How A Mysterious British DJ Made Me Love The Beach Boys Again

How A Mysterious British DJ Made Me Love The Beach Boys Again

I started listening to The Beach Boys when I was about five years old. They inform my taste in music to this very day. But like most things we loved in childhood, I lost track of The Beach Boys. Nearly forgot them. Then I heard this track by a DJ and producer named Bullion, and it took me right back.

This song, “Long Promised,” samples almost entirely from “Long Promised Road,” a song recorded by The Beach Boys in 1971. Here’s the song in its original form, for your reference:

It’s one of my favourite Beach Boys songs — moody, a touch melancholy, but with a chorus that breaks through like the hot California sun.

I’ve probably listened to this song about a bazillion times, but then, for whatever reason, my tastes moved on. I started digging into different stuff. It happens, y’know? Then, sometime this week, I was poking around some weird corner of the internet and I happened upon what Bullion did with this song.
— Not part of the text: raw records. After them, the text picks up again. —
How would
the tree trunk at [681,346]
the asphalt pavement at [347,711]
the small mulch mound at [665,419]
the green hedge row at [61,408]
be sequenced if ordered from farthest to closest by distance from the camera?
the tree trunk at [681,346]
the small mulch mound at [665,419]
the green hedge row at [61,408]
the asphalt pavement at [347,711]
It was a revelation. I’m hesitant to call Bullion’s version a remix, because that word makes me cringe whenever I hear it. Any dumb wannabe DJ can take a song, tweak the tempo ever so slightly, add a thunking bass drum, and call it a remix. This ain’t that.

To my ear, Bullion took all the shining and unique parts of The Beach Boys’ original and rearranged them masterfully. They’re still familiar, but they’re turned around in a way that makes you look at them as if for the first time. It’s like driving toward the house you grew up in from the opposite end of the street: Everything is immediately recognisable, but you’re driven to re-examine all the familiar details you either neglected or ignored.

Bullion is a hard guy to come by these days. He’s released a few EPs (one of which, a tour through The Beach Boys’ Pet Sounds in the style of J Dilla, I’ve waxed wide-eyed about before), but you won’t find his stuff at the top of the rack at Kmart.